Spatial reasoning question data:
(begin)
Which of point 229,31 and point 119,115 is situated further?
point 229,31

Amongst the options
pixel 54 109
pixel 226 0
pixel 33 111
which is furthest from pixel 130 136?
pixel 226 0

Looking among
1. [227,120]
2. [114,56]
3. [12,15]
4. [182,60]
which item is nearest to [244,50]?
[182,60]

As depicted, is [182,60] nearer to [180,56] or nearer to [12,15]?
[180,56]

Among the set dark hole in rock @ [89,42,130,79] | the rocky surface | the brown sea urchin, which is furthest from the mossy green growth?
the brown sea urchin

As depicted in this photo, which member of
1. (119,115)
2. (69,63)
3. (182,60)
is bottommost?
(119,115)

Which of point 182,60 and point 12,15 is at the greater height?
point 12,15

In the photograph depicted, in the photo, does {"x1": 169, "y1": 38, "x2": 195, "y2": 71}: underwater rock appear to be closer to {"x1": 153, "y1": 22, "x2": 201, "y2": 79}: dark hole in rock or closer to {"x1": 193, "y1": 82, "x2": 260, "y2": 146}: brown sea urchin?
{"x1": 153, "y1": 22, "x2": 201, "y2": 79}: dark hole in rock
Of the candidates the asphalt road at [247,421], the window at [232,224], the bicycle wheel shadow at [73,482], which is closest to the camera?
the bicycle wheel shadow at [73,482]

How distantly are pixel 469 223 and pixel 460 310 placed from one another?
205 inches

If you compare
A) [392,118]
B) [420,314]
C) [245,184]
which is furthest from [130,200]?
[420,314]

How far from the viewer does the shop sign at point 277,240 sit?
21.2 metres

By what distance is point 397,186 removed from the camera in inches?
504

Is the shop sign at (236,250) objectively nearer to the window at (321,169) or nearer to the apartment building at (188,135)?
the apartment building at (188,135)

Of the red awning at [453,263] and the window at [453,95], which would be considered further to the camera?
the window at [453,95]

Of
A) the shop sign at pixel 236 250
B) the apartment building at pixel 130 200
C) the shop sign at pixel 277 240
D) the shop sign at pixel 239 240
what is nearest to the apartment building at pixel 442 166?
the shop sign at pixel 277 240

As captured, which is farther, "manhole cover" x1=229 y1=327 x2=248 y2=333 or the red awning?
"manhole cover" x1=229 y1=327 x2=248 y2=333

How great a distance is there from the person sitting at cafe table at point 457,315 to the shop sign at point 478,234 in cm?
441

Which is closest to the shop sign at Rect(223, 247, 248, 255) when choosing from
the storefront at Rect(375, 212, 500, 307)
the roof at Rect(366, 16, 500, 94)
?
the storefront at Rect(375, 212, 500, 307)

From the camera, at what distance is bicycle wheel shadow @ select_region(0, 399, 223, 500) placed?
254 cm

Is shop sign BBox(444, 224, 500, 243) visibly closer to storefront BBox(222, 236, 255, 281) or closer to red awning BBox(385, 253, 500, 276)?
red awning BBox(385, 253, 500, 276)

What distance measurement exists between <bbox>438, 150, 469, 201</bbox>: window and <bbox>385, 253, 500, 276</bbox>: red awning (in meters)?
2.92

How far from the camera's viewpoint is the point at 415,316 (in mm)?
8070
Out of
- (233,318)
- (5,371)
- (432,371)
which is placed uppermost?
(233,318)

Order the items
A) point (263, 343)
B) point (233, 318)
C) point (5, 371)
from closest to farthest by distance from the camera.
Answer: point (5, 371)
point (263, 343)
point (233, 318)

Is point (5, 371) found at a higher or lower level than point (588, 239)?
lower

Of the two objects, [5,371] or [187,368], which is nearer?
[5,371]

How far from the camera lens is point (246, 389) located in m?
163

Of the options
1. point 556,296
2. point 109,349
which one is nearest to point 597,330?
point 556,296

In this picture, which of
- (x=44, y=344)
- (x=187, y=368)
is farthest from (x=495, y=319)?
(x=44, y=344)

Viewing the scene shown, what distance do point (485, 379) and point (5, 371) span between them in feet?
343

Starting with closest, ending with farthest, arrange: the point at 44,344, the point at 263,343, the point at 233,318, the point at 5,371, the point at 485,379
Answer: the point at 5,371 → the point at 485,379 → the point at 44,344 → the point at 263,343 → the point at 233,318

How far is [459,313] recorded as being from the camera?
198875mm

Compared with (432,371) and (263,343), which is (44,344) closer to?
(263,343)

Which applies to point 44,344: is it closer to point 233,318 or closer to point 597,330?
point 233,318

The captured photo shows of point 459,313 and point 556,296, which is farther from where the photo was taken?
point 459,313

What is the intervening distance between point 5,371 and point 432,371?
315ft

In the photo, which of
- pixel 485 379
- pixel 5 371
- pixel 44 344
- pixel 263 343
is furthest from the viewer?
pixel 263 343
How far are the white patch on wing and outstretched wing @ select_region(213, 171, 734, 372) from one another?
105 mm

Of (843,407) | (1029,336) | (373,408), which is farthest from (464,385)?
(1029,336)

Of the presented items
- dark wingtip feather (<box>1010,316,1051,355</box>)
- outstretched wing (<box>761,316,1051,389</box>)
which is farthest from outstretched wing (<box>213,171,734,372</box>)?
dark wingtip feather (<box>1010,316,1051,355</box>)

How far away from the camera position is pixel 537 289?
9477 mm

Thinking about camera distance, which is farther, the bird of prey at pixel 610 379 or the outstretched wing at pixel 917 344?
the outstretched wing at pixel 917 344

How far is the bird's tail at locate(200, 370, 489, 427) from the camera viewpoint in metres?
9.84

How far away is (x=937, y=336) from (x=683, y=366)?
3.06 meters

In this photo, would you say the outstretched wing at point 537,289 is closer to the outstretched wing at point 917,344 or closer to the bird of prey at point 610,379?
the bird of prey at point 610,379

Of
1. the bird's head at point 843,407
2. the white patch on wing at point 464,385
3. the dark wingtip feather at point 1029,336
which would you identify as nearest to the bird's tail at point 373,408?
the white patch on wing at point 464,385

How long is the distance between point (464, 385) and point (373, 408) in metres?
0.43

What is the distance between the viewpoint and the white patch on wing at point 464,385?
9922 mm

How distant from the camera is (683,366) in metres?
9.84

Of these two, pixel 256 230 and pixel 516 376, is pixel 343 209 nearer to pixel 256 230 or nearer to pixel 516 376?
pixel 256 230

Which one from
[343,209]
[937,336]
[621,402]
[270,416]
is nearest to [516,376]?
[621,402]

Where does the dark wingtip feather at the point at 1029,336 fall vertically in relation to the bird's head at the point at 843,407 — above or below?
(end)
• **The request**: Exactly reproduce all of the entries above.

• **Task answer**:
Which of point 229,31 and point 119,115 is situated further?
point 229,31

Amongst the options
pixel 54 109
pixel 226 0
pixel 33 111
which is furthest from pixel 130 136?
pixel 226 0

Looking among
1. [227,120]
2. [114,56]
3. [12,15]
4. [182,60]
which item is nearest to [244,50]?
[182,60]

As depicted, is [182,60] nearer to [180,56] or nearer to [12,15]?
[180,56]

Among the set dark hole in rock @ [89,42,130,79] | the rocky surface | the brown sea urchin, which is furthest from the mossy green growth?
the brown sea urchin

As depicted in this photo, which member of
1. (119,115)
2. (69,63)
3. (182,60)
is bottommost?
(119,115)

Which of point 182,60 and point 12,15 is at the greater height?
point 12,15

In the photograph depicted, in the photo, does {"x1": 169, "y1": 38, "x2": 195, "y2": 71}: underwater rock appear to be closer to {"x1": 153, "y1": 22, "x2": 201, "y2": 79}: dark hole in rock or closer to {"x1": 193, "y1": 82, "x2": 260, "y2": 146}: brown sea urchin?
{"x1": 153, "y1": 22, "x2": 201, "y2": 79}: dark hole in rock
Of the candidates the asphalt road at [247,421], the window at [232,224], the bicycle wheel shadow at [73,482], which is closest to the camera?
the bicycle wheel shadow at [73,482]

How distantly are pixel 469 223 and pixel 460 310 placed from one another?
205 inches

If you compare
A) [392,118]
B) [420,314]
C) [245,184]
which is furthest from [130,200]?
[420,314]

How far from the viewer does the shop sign at point 277,240 sit?
21.2 metres

By what distance is point 397,186 removed from the camera in inches?
504

Is the shop sign at (236,250) objectively nearer to the window at (321,169) or nearer to the apartment building at (188,135)?
the apartment building at (188,135)

Of the red awning at [453,263] and the window at [453,95], which would be considered further to the camera?
the window at [453,95]

Of
A) the shop sign at pixel 236 250
B) the apartment building at pixel 130 200
C) the shop sign at pixel 277 240
D) the shop sign at pixel 239 240
what is nearest to the apartment building at pixel 442 166?
the shop sign at pixel 277 240

As captured, which is farther, "manhole cover" x1=229 y1=327 x2=248 y2=333 or the red awning?
"manhole cover" x1=229 y1=327 x2=248 y2=333

How great a distance is there from the person sitting at cafe table at point 457,315 to the shop sign at point 478,234 in cm?
441

Which is closest to the shop sign at Rect(223, 247, 248, 255) when choosing from
the storefront at Rect(375, 212, 500, 307)
the roof at Rect(366, 16, 500, 94)
?
the storefront at Rect(375, 212, 500, 307)

From the camera, at what distance is bicycle wheel shadow @ select_region(0, 399, 223, 500) placed?
254 cm

Is shop sign BBox(444, 224, 500, 243) visibly closer to storefront BBox(222, 236, 255, 281) or closer to red awning BBox(385, 253, 500, 276)?
red awning BBox(385, 253, 500, 276)

What distance measurement exists between <bbox>438, 150, 469, 201</bbox>: window and <bbox>385, 253, 500, 276</bbox>: red awning (in meters)?
2.92

How far from the camera's viewpoint is the point at 415,316 (in mm)?
8070
Out of
- (233,318)
- (5,371)
- (432,371)
which is placed uppermost?
(233,318)

Order the items
A) point (263, 343)
B) point (233, 318)
C) point (5, 371)
from closest to farthest by distance from the camera.
Answer: point (5, 371)
point (263, 343)
point (233, 318)

Is point (5, 371) found at a higher or lower level than point (588, 239)?
lower

Of the two objects, [5,371] or [187,368], which is nearer?
[5,371]

How far from the camera lens is point (246, 389) located in m?
163

Of the options
1. point 556,296
2. point 109,349
which one is nearest to point 597,330?
point 556,296

In this picture, which of
- (x=44, y=344)
- (x=187, y=368)
is farthest from (x=495, y=319)?
(x=44, y=344)

Viewing the scene shown, what distance do point (485, 379) and point (5, 371) span between them in feet?
343

Starting with closest, ending with farthest, arrange: the point at 44,344, the point at 263,343, the point at 233,318, the point at 5,371, the point at 485,379
Answer: the point at 5,371 → the point at 485,379 → the point at 44,344 → the point at 263,343 → the point at 233,318

How far is [459,313] recorded as being from the camera?
198875mm

Compared with (432,371) and (263,343), which is (44,344) closer to?
(263,343)

Which applies to point 44,344: is it closer to point 233,318 or closer to point 597,330?
point 233,318

The captured photo shows of point 459,313 and point 556,296, which is farther from where the photo was taken?
point 459,313

What is the intervening distance between point 5,371 and point 432,371?
315ft

In the photo, which of
- pixel 485 379
- pixel 5 371
- pixel 44 344
- pixel 263 343
is furthest from the viewer?
pixel 263 343
How far are the white patch on wing and outstretched wing @ select_region(213, 171, 734, 372) from one another?
105 mm

Of (843,407) | (1029,336) | (373,408), which is farthest from (464,385)?
(1029,336)

Of the presented items
- dark wingtip feather (<box>1010,316,1051,355</box>)
- outstretched wing (<box>761,316,1051,389</box>)
which is farthest from outstretched wing (<box>213,171,734,372</box>)?
dark wingtip feather (<box>1010,316,1051,355</box>)

How far away from the camera position is pixel 537 289?
9477 mm

Thinking about camera distance, which is farther, the bird of prey at pixel 610 379 or the outstretched wing at pixel 917 344?
the outstretched wing at pixel 917 344

How far is the bird's tail at locate(200, 370, 489, 427) from the camera viewpoint in metres?
9.84

How far away is (x=937, y=336) from (x=683, y=366)?
3.06 meters

In this photo, would you say the outstretched wing at point 537,289 is closer to the outstretched wing at point 917,344 or closer to the bird of prey at point 610,379?
the bird of prey at point 610,379

Of
1. the bird's head at point 843,407
2. the white patch on wing at point 464,385
3. the dark wingtip feather at point 1029,336
which would you identify as nearest to the bird's tail at point 373,408?
the white patch on wing at point 464,385

How long is the distance between point (464, 385) and point (373, 408) in metres?
0.43

What is the distance between the viewpoint and the white patch on wing at point 464,385?
9922 mm

How distant from the camera is (683,366) in metres?
9.84

Of these two, pixel 256 230 and pixel 516 376, is pixel 343 209 nearer to pixel 256 230 or nearer to pixel 516 376?
pixel 256 230

Which one from
[343,209]
[937,336]
[621,402]
[270,416]
is nearest to [516,376]?
[621,402]

Where does the dark wingtip feather at the point at 1029,336 fall vertically in relation to the bird's head at the point at 843,407 — above or below?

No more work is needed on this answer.